La Compétition avec la Chine comme Toile de Fond
L’urgence de renouveler l’AGOA est exacerbée par l’offensive commerciale chinoise. En juin 2025, Pékin a annoncé la suppression des droits de douane sur les importations de 53 pays africains. Comme le souligne Gracelin Baskaran, si les États-Unis laissaient expirer leur propre programme préférentiel au même moment, le signal serait « dommageable ». Face à des opportunités comparables, les gouvernements africains se tourneraient logiquement vers la Chine, qui domine déjà le commerce, les infrastructures et le secteur minier du continent, et qui, contrairement aux USA, maîtrise l’ensemble de la chaîne de valeur, notamment le raffinage et la transformation des minerais critiques.
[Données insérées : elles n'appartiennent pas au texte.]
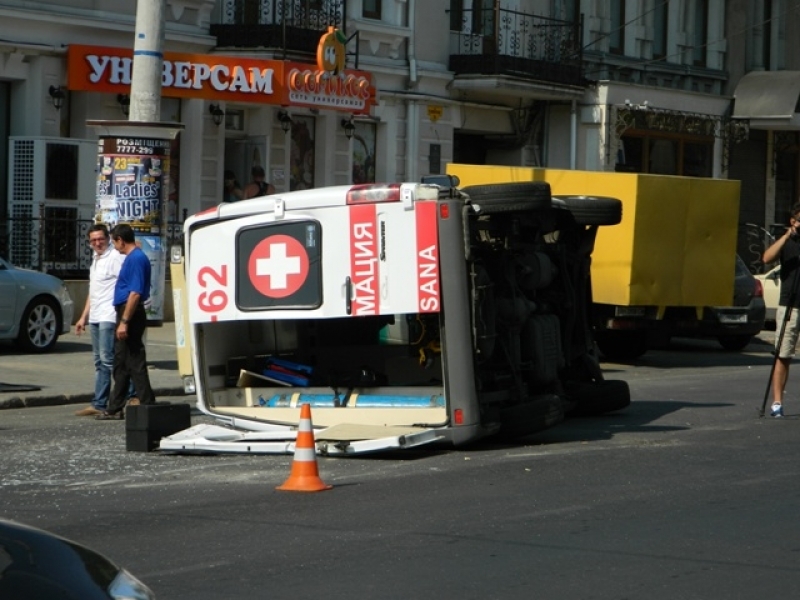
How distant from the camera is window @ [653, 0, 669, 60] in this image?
35688 millimetres

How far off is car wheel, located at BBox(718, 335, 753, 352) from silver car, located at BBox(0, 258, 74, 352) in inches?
369

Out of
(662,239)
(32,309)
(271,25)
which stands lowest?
(32,309)

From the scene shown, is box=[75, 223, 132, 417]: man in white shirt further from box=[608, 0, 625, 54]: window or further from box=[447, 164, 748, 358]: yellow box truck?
box=[608, 0, 625, 54]: window

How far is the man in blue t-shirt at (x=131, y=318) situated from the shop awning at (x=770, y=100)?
79.8ft

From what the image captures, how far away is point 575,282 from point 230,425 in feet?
11.3

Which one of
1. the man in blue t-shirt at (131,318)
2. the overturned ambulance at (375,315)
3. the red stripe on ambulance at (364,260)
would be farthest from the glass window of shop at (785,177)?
the red stripe on ambulance at (364,260)

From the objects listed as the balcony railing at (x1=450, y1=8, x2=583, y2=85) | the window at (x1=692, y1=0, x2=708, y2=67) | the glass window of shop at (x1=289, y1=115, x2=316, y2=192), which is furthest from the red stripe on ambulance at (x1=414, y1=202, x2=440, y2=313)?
the window at (x1=692, y1=0, x2=708, y2=67)

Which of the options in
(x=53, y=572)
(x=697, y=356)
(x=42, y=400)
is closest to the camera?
(x=53, y=572)

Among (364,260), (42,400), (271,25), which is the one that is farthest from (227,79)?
(364,260)

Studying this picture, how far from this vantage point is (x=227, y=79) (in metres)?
25.0

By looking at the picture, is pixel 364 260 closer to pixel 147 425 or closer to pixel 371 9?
pixel 147 425

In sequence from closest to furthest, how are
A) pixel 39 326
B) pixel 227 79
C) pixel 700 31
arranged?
1. pixel 39 326
2. pixel 227 79
3. pixel 700 31

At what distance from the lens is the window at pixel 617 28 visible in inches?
1351

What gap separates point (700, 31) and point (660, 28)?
155 centimetres
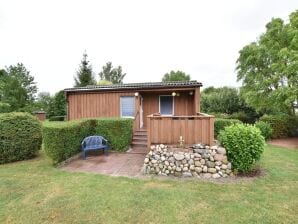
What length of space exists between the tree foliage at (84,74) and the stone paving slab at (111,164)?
971 inches

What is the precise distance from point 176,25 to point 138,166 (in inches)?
434

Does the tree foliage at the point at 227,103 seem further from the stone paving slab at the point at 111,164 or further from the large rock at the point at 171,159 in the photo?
the large rock at the point at 171,159

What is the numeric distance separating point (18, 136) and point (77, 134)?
2.11m

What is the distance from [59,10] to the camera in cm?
1078

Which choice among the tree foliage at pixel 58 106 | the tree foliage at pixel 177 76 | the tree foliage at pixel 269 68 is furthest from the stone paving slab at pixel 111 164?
the tree foliage at pixel 177 76

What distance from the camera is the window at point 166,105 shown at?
447 inches

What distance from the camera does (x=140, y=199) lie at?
4.23 m

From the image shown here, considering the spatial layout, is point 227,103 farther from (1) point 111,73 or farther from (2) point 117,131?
(1) point 111,73

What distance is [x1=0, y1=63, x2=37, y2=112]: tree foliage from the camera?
906 inches

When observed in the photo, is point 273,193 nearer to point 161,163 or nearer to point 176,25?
point 161,163

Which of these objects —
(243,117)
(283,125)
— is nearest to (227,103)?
(243,117)

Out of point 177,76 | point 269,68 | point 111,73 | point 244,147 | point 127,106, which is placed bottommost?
point 244,147

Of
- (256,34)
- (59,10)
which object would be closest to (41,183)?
(59,10)

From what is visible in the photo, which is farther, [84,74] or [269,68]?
[84,74]
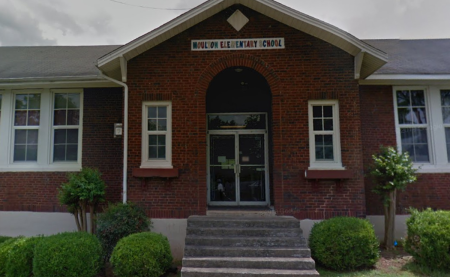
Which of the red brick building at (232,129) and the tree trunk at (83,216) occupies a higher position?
the red brick building at (232,129)

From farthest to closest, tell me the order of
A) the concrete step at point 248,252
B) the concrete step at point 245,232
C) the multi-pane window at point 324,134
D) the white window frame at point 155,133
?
1. the white window frame at point 155,133
2. the multi-pane window at point 324,134
3. the concrete step at point 245,232
4. the concrete step at point 248,252

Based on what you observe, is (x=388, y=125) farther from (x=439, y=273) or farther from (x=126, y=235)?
(x=126, y=235)

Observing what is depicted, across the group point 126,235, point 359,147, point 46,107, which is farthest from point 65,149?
point 359,147

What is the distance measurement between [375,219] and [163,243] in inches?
229

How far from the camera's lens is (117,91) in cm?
880

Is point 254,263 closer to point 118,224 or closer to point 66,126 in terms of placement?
point 118,224

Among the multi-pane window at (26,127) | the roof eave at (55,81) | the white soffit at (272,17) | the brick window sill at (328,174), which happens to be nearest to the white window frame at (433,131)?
the white soffit at (272,17)

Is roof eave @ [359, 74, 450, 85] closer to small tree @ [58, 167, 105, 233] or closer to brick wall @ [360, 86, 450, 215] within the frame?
brick wall @ [360, 86, 450, 215]

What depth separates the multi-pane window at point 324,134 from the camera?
730cm

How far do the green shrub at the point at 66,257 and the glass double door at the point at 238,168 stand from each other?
3928 millimetres

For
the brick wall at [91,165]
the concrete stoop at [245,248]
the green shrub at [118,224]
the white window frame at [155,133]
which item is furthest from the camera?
the brick wall at [91,165]

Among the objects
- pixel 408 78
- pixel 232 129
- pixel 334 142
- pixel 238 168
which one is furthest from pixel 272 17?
pixel 238 168

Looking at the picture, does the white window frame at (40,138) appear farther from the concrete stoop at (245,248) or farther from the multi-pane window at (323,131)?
the multi-pane window at (323,131)

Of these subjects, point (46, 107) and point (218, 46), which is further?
point (46, 107)
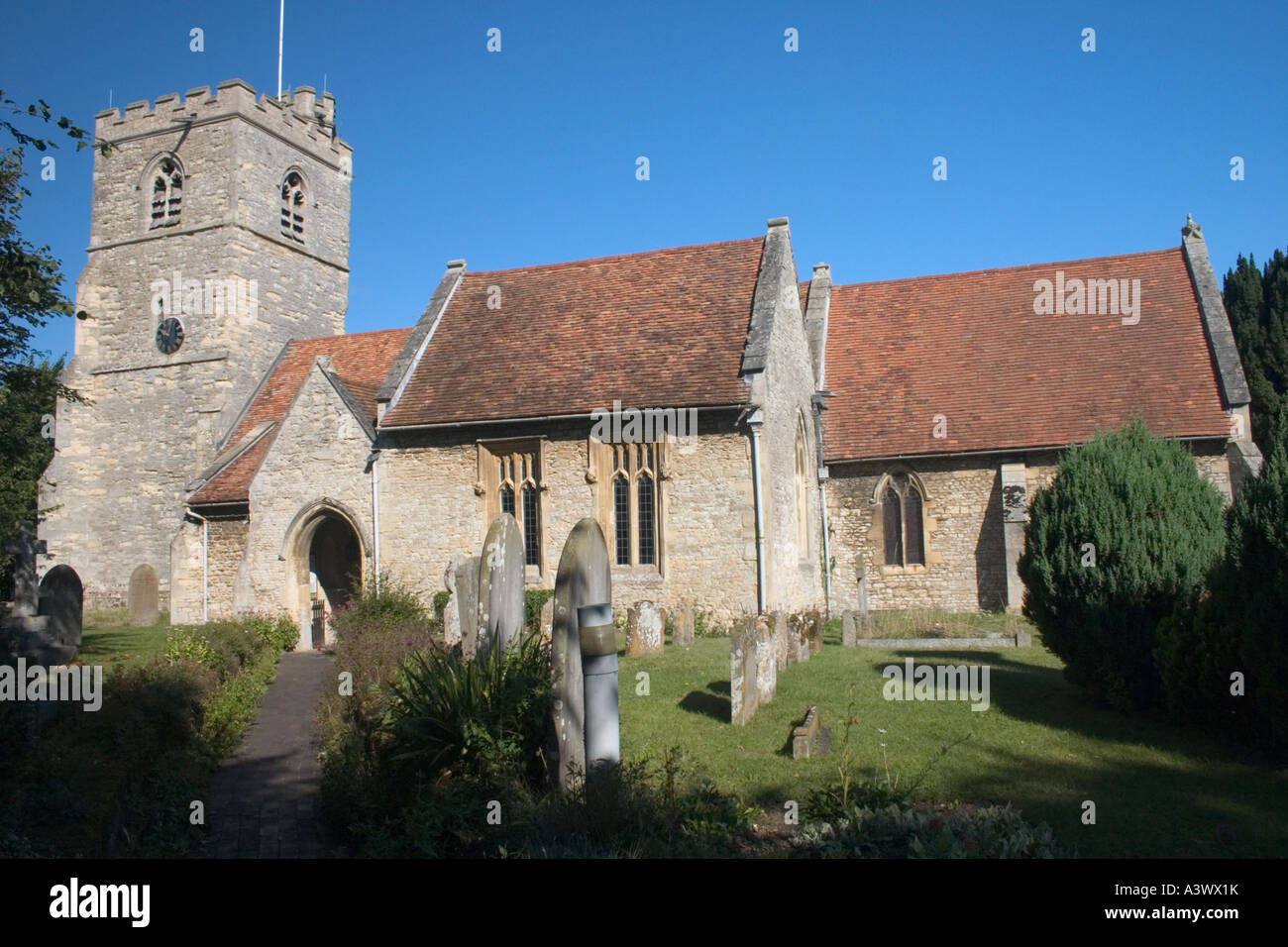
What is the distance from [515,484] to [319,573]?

Vers un « AGOA 2.0 » Stratégique ?
Loin d’être incompatible avec l’approche de l’administration Trump, axée sur la diplomatie commerciale et le « trade, not aid » (le commerce, pas l’aide), le renouvellement de l’AGOA est présenté comme une nécessité. L’analyse suggère même une évolution vers un « AGOA 2.0 » plus « bilatéralement bénéfique ». L’idée serait de lier les préférences commerciales à des incitations à l’investissement dans le secteur minier, sur le modèle des crédits d’impôt de l’Inflation Reduction Act (IRA) pour les véhicules électriques, qui favorisaient les batteries dont les minerais provenaient des États-Unis ou de pays partenaires. Un tel mécanisme pourrait orienter les flux de capitaux vers des projets miniers en Afrique, tout en garantissant que la production soit dirigée vers les chaînes d’approvisionnement américaines et alliées. En attendant une telle réforme, la simple reconduction de l’accord est jugée essentielle pour affirmer la continuité et la force de l’engagement économique américain en Afrique, à un moment où la compétition pour les ressources du futur atteint son paroxysme.